Angela Merkel wurde von den ankommenden Flüchtlingen (hier in München) 2015 als Retterin gefeiert.

Keystone

Vermutlich wollte Angela Merkel der Bevölkerung an jenem 31. August 2015 einfach nur Mut zusprechen.

Deutschland ist ein starkes Land. Wir haben so vieles geschafft – wir schaffen das!

Die Kanzlerin dürfte die ikonische Bedeutung des Satzes damals nicht erahnt haben. Doch die Aussage prägte ihre Kanzlerschaft wie keine andere.

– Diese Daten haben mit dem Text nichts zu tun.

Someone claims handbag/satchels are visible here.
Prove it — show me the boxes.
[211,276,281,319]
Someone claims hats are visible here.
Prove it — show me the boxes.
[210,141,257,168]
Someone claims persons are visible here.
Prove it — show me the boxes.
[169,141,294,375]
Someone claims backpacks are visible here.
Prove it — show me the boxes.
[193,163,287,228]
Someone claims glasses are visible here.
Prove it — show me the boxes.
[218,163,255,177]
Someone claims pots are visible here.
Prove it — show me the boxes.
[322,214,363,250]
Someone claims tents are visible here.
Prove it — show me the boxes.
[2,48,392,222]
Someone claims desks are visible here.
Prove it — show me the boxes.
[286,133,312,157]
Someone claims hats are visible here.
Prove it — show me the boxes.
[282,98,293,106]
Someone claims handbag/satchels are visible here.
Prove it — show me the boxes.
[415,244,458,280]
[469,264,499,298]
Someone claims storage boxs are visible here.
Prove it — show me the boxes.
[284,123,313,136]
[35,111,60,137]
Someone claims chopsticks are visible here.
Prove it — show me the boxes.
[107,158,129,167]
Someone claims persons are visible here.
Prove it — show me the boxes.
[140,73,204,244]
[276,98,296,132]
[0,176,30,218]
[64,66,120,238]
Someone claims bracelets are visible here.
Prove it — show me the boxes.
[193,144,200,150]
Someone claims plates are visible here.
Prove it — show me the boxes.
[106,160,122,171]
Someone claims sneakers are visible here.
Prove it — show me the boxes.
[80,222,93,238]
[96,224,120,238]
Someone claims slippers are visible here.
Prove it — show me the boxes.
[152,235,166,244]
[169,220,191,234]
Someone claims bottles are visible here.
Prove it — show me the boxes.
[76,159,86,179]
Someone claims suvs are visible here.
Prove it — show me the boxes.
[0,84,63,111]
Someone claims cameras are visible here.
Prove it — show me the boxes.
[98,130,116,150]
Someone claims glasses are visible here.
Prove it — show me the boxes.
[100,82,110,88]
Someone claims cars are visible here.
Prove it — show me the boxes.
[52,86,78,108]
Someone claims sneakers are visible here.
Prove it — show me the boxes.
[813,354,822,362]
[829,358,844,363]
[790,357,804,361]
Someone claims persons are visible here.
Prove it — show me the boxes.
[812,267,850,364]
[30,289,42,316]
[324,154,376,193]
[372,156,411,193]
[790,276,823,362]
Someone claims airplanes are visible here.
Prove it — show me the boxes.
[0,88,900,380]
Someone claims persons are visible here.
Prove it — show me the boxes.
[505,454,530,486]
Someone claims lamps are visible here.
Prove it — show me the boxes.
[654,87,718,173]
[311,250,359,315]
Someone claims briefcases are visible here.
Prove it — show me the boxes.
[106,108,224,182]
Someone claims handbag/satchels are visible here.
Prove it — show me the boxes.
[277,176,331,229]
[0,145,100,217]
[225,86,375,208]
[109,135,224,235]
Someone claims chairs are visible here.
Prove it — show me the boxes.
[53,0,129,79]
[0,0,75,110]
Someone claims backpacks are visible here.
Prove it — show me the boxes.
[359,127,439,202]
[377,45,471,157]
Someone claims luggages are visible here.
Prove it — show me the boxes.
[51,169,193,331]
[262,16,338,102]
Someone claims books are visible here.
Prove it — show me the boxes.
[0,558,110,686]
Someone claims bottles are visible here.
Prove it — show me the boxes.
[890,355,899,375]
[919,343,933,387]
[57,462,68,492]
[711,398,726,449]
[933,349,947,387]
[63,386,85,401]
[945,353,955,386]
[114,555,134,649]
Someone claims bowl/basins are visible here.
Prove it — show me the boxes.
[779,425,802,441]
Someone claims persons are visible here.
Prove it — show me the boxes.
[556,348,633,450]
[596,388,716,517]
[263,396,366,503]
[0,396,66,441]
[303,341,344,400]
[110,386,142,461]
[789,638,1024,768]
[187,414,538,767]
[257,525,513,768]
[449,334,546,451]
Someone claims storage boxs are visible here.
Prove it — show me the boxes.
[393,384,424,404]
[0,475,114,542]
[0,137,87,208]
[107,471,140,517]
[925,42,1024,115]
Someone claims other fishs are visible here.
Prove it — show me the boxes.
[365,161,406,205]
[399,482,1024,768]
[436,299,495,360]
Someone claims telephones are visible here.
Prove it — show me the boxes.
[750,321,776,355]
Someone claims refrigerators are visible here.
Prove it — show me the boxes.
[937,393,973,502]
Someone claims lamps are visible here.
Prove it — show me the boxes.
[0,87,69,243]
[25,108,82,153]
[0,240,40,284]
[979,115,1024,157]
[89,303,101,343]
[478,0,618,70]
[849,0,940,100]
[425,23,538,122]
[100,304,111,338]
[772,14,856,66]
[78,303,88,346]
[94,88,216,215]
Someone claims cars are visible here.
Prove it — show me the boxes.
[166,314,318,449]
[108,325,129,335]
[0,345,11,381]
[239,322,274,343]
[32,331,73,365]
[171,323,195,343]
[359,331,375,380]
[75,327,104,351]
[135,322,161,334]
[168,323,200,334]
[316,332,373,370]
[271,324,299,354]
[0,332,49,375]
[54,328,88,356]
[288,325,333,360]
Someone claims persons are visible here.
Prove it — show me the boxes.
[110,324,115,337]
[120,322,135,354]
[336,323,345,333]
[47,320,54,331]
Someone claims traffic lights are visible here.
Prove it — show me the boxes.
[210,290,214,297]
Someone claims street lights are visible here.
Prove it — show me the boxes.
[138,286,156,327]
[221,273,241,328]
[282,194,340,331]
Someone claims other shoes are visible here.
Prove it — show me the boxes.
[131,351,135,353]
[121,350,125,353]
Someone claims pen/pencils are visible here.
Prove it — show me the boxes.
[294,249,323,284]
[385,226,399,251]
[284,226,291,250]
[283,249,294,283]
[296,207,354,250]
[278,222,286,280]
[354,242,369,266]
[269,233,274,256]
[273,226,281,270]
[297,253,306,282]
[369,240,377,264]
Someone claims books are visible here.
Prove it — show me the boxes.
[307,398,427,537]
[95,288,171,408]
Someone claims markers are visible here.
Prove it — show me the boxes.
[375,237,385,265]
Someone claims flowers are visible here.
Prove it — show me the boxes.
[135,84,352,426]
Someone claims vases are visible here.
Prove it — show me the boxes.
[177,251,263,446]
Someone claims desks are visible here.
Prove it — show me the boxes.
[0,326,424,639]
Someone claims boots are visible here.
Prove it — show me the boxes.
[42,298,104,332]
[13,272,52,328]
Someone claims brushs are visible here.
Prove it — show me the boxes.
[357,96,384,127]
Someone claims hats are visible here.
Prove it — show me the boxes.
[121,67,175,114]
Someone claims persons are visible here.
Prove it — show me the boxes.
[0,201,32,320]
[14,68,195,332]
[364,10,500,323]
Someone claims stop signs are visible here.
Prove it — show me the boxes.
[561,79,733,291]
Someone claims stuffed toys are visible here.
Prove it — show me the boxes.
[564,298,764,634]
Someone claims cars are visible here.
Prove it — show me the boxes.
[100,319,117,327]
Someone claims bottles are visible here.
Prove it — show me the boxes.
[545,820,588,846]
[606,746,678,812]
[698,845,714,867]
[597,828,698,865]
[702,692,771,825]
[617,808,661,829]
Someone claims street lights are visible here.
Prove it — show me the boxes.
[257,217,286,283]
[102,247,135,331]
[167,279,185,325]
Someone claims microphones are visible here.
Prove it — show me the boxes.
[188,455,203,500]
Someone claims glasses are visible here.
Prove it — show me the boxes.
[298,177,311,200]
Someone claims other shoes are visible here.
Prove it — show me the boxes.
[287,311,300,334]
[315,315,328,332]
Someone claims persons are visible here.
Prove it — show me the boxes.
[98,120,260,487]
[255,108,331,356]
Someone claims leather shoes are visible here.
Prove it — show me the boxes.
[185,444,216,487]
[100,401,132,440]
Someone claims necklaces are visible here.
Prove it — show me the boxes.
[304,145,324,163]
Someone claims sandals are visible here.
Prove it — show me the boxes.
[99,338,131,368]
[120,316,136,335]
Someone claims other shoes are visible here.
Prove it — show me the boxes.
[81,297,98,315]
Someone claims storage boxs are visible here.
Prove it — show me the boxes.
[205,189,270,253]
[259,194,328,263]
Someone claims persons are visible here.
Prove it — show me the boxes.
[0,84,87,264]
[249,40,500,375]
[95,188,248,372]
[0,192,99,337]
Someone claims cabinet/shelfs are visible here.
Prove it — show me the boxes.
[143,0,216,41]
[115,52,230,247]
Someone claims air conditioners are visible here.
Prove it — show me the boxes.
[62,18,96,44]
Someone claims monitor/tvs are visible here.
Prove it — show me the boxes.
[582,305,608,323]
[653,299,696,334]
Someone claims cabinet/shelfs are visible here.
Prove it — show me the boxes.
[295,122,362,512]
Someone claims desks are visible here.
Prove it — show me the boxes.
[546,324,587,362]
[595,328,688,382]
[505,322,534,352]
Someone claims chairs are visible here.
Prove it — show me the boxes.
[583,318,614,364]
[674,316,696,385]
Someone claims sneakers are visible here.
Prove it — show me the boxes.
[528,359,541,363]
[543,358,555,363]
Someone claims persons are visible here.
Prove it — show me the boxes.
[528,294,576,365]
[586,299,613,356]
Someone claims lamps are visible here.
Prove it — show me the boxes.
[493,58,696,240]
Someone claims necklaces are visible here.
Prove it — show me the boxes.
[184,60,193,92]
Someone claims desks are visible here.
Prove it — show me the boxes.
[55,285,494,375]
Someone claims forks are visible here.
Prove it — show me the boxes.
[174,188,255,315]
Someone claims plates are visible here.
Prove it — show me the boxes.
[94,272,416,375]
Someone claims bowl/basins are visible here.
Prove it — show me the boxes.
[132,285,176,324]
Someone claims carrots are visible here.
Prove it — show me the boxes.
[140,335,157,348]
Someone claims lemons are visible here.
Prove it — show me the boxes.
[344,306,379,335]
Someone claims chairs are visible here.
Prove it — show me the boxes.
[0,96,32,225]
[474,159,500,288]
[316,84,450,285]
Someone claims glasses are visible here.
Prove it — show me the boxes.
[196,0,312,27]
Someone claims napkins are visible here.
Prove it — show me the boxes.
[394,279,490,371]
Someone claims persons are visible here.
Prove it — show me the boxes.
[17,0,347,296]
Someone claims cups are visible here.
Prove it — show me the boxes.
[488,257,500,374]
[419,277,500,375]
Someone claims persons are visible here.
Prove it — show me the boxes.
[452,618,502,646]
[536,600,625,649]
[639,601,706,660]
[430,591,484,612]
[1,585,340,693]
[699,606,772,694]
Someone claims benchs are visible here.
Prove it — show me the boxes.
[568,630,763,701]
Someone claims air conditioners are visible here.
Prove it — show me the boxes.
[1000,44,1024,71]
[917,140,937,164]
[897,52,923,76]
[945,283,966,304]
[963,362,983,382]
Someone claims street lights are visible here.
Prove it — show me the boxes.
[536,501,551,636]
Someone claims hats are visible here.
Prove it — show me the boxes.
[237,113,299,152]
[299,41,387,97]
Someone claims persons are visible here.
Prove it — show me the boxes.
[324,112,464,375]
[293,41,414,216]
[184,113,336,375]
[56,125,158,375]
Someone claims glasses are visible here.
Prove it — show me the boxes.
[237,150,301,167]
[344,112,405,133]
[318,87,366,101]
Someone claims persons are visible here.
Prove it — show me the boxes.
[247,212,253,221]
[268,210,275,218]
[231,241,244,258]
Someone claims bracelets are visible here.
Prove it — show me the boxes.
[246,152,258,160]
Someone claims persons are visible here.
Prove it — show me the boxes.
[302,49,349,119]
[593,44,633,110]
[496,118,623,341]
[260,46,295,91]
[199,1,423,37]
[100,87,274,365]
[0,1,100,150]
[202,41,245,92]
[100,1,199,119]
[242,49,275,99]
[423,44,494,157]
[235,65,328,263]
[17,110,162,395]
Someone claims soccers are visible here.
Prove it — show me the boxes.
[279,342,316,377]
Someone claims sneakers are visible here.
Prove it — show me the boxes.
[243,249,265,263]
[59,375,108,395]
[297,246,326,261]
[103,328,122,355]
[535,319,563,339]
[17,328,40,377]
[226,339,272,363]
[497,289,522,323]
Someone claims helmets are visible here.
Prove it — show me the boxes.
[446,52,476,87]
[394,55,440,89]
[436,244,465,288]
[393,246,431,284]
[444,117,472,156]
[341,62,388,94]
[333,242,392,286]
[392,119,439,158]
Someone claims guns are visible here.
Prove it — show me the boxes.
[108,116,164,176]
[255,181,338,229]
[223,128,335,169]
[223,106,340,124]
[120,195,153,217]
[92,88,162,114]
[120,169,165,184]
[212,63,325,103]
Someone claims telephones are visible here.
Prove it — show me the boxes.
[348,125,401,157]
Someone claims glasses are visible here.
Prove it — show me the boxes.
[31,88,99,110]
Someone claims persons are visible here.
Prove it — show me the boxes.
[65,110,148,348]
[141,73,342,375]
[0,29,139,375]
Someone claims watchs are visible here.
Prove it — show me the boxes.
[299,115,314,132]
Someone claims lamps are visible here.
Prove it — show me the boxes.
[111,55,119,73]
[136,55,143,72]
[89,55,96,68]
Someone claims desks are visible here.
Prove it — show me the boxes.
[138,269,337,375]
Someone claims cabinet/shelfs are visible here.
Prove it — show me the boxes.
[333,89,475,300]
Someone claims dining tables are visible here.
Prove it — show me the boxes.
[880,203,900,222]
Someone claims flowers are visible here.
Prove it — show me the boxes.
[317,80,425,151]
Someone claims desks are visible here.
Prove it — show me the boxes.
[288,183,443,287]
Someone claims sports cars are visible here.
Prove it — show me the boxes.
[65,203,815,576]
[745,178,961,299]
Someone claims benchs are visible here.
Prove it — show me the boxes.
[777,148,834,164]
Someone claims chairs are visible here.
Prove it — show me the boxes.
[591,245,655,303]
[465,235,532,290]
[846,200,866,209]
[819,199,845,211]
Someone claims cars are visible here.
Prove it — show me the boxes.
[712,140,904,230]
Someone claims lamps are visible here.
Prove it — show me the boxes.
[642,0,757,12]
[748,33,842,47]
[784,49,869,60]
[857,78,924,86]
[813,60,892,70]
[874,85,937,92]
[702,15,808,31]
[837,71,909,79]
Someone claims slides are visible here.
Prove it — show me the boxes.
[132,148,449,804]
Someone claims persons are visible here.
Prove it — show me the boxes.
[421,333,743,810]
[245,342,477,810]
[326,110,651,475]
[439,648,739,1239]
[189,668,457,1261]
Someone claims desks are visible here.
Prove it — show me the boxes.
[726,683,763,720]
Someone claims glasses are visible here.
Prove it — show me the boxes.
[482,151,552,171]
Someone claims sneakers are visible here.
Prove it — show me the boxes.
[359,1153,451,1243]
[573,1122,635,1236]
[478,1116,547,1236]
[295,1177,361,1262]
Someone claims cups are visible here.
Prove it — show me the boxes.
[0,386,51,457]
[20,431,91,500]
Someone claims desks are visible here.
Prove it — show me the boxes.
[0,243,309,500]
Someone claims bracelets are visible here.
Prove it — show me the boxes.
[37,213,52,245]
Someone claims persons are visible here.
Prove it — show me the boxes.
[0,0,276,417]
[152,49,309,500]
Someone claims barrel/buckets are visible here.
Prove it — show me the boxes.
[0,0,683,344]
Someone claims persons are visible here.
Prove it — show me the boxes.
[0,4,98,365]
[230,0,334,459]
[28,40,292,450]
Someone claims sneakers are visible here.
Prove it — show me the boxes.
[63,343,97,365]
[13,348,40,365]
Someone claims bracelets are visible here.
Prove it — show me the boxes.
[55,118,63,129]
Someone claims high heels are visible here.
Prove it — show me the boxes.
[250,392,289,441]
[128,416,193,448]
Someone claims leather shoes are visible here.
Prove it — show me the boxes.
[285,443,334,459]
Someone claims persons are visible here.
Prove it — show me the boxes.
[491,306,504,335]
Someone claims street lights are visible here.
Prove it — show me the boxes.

Ob sie ihren berühmten Satz von 2015 heute nochmal sagen würde? Bundeskanzlerin Angela Merkel 2015.

Ob sie ihren berühmten Satz von 2015 heute nochmal sagen würde? Bundeskanzlerin Angela Merkel 2015.

Keystone

Die Ereignisse überschlugen sich in diesem Spätsommer 2015. Auf einer österreichischen Autobahn erstickten 71 Flüchtlinge erbärmlich in einem Kühllaster. Das Bild des ertrunkenen Flüchtlingsjungen Alan Kurdi ging um die Welt. In Budapest sassen Zehntausende Menschen am Bahnhof fest. Ihnen bot Merkel wenige Tage nach ihrem «Wir schaffen das»-Satz an, dass sie vorläufig nach Deutschland kommen dürfen.

Die Flüchtlingswelle erfasste das Land mit voller Wucht. Täglich überquerten Tausende die Grenzen. Am Münchner Bahnhof wurden sie mit Beifall empfangen, zeitgleich brannten in vielen Gemeinden Flüchtlingsheime nieder. Die Proteste gegen die Neuankömmlinge nahmen zu.

460'000 Flüchtlinge sind auf Jobsuche

Die AfD wandelte sich von der Anti-Euro-Partei zur Anti-Migrations-Partei – mit Erfolg. Sie sitzt inzwischen in allen 16 Bundesländern im Parlament, im Osten kommt sie auf Werte von weit über 20 Prozent. Die EU fiel beinahe auseinander. Symbolhaft standen sich die «Flüchtlingskanzlerin» Angela Merkel und der ungarische Präsident Viktor Orban gegenüber. Die eine liess Zehntausende ins Land. Der andere errichtete Stacheldraht-Zäune, um die Flüchtlinge aufzuhalten.

Und, hat Deutschland «das» geschafft? Was die Arbeitsintegration der Flüchtlinge angeht: ja. Das zumindest sagt Herbert Brücker, der am Institut für Arbeitsmarkt- und Berufsforschung zum Thema forscht, im «Handelsblatt»: «Zum Jahresende werden etwas weniger als die Hälfte der 2015 Zugezogenen in Arbeit sein, ohne Corona hätten wir die 50-Prozent-Marke erreicht.» Bei genauerem Hinschauen sieht die Sache nicht ganz so rosig aus: Von jenen, die in Deutschland Arbeit gefunden haben, üben 44 Prozent lediglich Hilfstätigkeiten aus. Im Juli 2020 suchten laut der Bundesagentur für Arbeit 460'000 Flüchtlinge einen Job.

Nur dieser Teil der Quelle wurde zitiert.